Quatro amigos decidem atravessar um rio que, muito em breve, não existirá. No caminho, eles se deparam com algumas figuras estranhas – o garoto do banjo é especialmente arrepiante. Desde o início, Boorman deixa claro que algo não está certo; que aquela aventura não terminará bem.
Mesmo avisados sobre os perigos do rio, os amigos mantêm o plano. Por que? O homem civilizado sente a necessidade de demonstrar força e de conquistar aquilo que não está ao seu alcance. “Deliverance” é um filme seminal sobre o embate entre civilização e natureza; homens urbanos e homens selvagens.

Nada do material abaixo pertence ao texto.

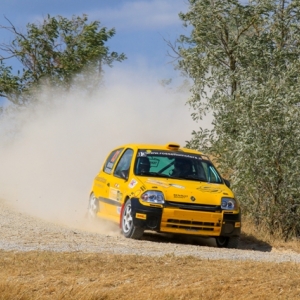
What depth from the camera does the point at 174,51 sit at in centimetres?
2472

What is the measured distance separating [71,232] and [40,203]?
7189 mm

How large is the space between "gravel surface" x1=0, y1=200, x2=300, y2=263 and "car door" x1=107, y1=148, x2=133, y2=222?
1.48ft

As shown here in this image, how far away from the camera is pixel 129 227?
13914 mm

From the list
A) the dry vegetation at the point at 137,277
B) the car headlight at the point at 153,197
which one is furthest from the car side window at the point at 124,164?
the dry vegetation at the point at 137,277

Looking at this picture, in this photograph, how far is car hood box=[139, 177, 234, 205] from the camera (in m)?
13.8

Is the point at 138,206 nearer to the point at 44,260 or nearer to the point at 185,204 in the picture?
the point at 185,204

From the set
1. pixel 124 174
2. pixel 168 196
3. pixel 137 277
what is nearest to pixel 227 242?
pixel 168 196

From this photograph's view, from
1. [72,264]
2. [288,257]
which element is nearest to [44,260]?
[72,264]

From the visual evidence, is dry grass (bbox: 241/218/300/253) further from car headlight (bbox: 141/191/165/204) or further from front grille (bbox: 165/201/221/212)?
car headlight (bbox: 141/191/165/204)

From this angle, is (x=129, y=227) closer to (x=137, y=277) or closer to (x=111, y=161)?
(x=111, y=161)

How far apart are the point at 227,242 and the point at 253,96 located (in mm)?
3593

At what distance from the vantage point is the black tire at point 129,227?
13.7 metres

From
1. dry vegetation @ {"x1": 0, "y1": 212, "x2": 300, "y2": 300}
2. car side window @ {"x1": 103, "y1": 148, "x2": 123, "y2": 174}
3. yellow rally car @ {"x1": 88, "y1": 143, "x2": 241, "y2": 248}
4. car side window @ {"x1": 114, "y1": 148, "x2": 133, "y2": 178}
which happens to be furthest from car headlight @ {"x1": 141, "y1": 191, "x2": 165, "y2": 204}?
dry vegetation @ {"x1": 0, "y1": 212, "x2": 300, "y2": 300}

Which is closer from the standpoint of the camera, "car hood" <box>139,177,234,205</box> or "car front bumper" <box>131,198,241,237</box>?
"car front bumper" <box>131,198,241,237</box>
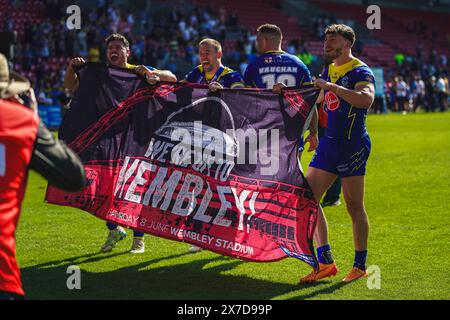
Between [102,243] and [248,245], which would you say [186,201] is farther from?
[102,243]

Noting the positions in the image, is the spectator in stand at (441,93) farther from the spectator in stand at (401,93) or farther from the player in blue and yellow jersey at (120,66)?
the player in blue and yellow jersey at (120,66)

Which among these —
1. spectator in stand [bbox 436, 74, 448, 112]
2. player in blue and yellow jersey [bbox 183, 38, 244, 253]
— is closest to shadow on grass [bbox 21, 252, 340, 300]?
player in blue and yellow jersey [bbox 183, 38, 244, 253]

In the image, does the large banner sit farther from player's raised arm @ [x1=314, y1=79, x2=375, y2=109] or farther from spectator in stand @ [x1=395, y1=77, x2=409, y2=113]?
spectator in stand @ [x1=395, y1=77, x2=409, y2=113]

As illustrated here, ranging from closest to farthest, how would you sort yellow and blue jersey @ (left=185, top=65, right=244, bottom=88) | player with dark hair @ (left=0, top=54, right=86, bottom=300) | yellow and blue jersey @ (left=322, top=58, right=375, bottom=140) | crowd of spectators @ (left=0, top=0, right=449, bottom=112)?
player with dark hair @ (left=0, top=54, right=86, bottom=300) → yellow and blue jersey @ (left=322, top=58, right=375, bottom=140) → yellow and blue jersey @ (left=185, top=65, right=244, bottom=88) → crowd of spectators @ (left=0, top=0, right=449, bottom=112)

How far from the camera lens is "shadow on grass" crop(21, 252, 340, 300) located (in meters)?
6.58

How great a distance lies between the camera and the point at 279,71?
8.42 meters

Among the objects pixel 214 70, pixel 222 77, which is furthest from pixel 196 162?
pixel 214 70

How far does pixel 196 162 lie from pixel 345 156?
1455 mm

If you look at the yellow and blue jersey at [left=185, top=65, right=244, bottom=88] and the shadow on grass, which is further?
the yellow and blue jersey at [left=185, top=65, right=244, bottom=88]

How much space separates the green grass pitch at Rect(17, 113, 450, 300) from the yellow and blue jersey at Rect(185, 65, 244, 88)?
186 centimetres

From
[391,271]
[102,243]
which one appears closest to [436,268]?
[391,271]

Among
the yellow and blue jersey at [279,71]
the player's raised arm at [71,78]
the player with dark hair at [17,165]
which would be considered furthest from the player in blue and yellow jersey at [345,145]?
the player with dark hair at [17,165]

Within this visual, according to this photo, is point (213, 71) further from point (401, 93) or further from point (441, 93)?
point (441, 93)
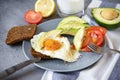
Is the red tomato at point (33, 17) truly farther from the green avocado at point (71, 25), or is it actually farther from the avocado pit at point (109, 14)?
the avocado pit at point (109, 14)

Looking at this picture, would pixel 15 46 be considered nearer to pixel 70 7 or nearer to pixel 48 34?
pixel 48 34

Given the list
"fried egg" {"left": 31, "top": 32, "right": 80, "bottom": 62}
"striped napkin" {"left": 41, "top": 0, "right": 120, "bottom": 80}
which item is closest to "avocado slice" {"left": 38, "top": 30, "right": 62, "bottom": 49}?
"fried egg" {"left": 31, "top": 32, "right": 80, "bottom": 62}

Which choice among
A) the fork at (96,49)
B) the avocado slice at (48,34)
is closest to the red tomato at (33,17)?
the avocado slice at (48,34)

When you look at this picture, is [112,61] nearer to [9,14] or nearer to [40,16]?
[40,16]

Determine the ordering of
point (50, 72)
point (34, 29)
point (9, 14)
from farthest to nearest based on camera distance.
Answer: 1. point (9, 14)
2. point (34, 29)
3. point (50, 72)

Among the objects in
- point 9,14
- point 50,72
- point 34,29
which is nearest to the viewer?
point 50,72

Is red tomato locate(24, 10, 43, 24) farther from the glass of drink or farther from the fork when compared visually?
the fork

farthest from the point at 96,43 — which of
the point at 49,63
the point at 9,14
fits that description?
the point at 9,14
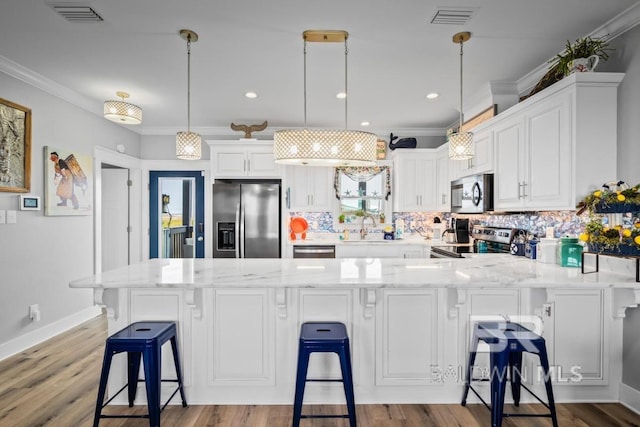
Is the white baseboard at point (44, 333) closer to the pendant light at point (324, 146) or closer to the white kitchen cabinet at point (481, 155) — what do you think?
the pendant light at point (324, 146)

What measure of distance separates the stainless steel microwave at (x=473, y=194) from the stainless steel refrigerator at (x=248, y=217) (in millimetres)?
2221

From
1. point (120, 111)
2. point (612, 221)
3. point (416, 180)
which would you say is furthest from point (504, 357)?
point (416, 180)

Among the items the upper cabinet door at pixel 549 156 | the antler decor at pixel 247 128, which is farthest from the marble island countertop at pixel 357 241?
the upper cabinet door at pixel 549 156

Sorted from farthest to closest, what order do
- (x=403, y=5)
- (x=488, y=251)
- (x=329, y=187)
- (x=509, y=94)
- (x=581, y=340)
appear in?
(x=329, y=187) < (x=488, y=251) < (x=509, y=94) < (x=581, y=340) < (x=403, y=5)

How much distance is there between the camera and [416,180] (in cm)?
488

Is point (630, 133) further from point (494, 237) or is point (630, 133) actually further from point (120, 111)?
point (120, 111)

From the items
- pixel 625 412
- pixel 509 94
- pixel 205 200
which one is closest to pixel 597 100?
pixel 509 94

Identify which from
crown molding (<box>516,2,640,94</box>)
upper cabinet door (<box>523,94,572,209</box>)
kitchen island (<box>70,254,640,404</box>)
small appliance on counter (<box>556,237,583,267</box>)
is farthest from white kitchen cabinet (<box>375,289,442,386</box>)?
crown molding (<box>516,2,640,94</box>)

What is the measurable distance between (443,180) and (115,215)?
4667mm

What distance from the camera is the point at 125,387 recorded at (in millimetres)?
2188

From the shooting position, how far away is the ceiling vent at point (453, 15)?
2.22 metres

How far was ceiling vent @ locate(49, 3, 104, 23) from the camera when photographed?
2184mm

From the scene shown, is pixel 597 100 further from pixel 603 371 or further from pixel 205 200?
pixel 205 200

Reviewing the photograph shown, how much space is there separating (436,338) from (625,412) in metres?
1.24
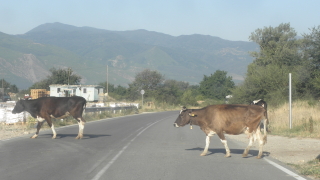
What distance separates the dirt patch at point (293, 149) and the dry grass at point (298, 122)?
1646 mm

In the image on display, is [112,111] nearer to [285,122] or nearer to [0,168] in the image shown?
[285,122]

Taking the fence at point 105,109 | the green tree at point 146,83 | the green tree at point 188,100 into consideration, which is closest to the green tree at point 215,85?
the green tree at point 188,100

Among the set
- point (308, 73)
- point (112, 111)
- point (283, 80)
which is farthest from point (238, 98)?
point (112, 111)

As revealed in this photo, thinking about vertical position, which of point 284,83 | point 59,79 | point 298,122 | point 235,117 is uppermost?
point 59,79

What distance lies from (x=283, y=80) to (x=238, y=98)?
18.2 ft

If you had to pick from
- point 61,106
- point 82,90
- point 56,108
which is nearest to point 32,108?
point 56,108

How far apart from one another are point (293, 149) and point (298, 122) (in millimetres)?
8475

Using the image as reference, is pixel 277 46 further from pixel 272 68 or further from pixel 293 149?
pixel 293 149

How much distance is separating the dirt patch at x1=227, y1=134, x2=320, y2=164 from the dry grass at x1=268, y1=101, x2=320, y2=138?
165 centimetres

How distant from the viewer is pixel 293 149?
14547 mm

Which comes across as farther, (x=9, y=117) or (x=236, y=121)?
(x=9, y=117)

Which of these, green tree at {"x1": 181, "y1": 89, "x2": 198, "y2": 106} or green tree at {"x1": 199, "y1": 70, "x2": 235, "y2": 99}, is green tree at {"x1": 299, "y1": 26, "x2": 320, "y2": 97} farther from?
green tree at {"x1": 199, "y1": 70, "x2": 235, "y2": 99}

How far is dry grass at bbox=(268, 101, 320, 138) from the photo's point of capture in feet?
63.6

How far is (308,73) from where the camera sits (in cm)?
3588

Lewis é contra o sistema; ou seja, enxerga naquela travessia uma fuga da pacatez e de regras que não fazem sentido. Ele é quem conhece o percurso e demonstra maior perspicácia em meio a situações adversas. Há, também, um caráter exibicionista em sua personalidade, decorrente, provavelmente, do vazio cotidiano que o cerca. Ed representa o outro lado da moeda: um sujeito que aderiu às convenções, tornou-se pai de família e gosta da previsibilidade diária. Boorman captura as belas paisagens naturais, ao mesmo tempo em que, a partir de planos abertos, cria uma sensação de desconforto, destacando a imensidão na qual os “pequenos” amigos estão inseridos. Invariavelmente, a posição da câmera passa a impressão de que alguém os observa. As interações entre os quatro são críveis e espontâneas a ponto de nos importarmos com eles e conhecermos as particularidades de cada um.
O meio molda o ser humano; somos feitos de carne e osso, mas não somos iguais. Quando Ed e Bobby são abordados por caçadores locais, já notamos tal diferença no linguajar e na aparência. Os caçadores falam como animais que desconhecem os princípios básicos da convivência humana. Territorialistas, eles não gostam que outras “espécies” invadam seu precioso ambiente, dando início a um festival de brutalidade. Boorman propõe um retorno aos primórdios, quando homens lutavam cegamente num jogo chamado “sobrevivência”. Os amigos estão longe de seu habitat natural e a natureza, com seus atalhos mortais e infernos verdes, não é misericordiosa. Para terem alguma chance, eles serão obrigados a abandonar suas próprias naturezas e a entender as particularidades da selva. O som dos animais é um sinal de desvantagem; o silêncio não traz paz, mas preocupação.
Boorman investe em close ups de rostos que combinam ódio, medo e perplexidade, com destaque para Ed, que assume um indesejado protagonismo. Após matarem um dos selvagens, num ato de auto defesa, o grupo se reúne a fim de decidir o que será feito com o cadáver. Essa conversa é perfeita ao reforçar o fato de que a barbárie afeta cada um de maneiras distintas. Drew fala em levar o caso para o tribunal e relatar o que aconteceu, sendo incapaz de perceber que, naquele lugar, as leis são diferentes – ali, quem vence é o mais forte, não quem apresenta os melhores argumentos. A culpa, para aqueles que vivem na linha tênue da legalidade, é um fardo impossível de se carregar. A viagem de lazer, rapidamente, ganha contornos aterrorizantes, transformando-se numa jornada de perda da inocência e de descoberta do seu lado animal. Boorman aposta numa abordagem realista, evitando estilizações, tornando tudo mais cru e brutal. Em determinado momento, o cineasta opta por planos subjetivos, propondo uma imersão absoluta ao espectador, que se vê diante do caos imprevisível. Outro artifício que serve à fomentação de tal atmosfera, é a manutenção da câmera no nível da água – a sensação de desespero é palpável. A montagem, através de cortes secos e precisos, amarra a tensão e confere impacto às situações mais turbulentas. Na natureza, não existe bom senso, apenas a astúcia e a força para prevalecer. A natureza é como uma sereia: bela e sedutora, mas ardilosa.
Os amigos podem até voltar para a cidade, mas terão que conviver com manchas de sangue; manchas que os atormentarão eternamente. A última cena é um nítido aviso sobre os perigos desse “curioso intercâmbio”. Burt Reynolds é o canastrão ideal para dar vida a um sujeito tão seguro de si como Lewis – quase um gavião arqueiro. Sim, os homens civilizados usam arco e flecha e os selvagens, armas de fogo. Jon Voight é um dos grandes atores de sua geração. Sua pureza e sensatez, salientadas por sua voz e expressão facial, são, aos poucos, corroídas, obrigando-o a tomar à frente.
“Deliverance” é uma obra prima que retrata, sem concessões, o embate entre mundos distintos.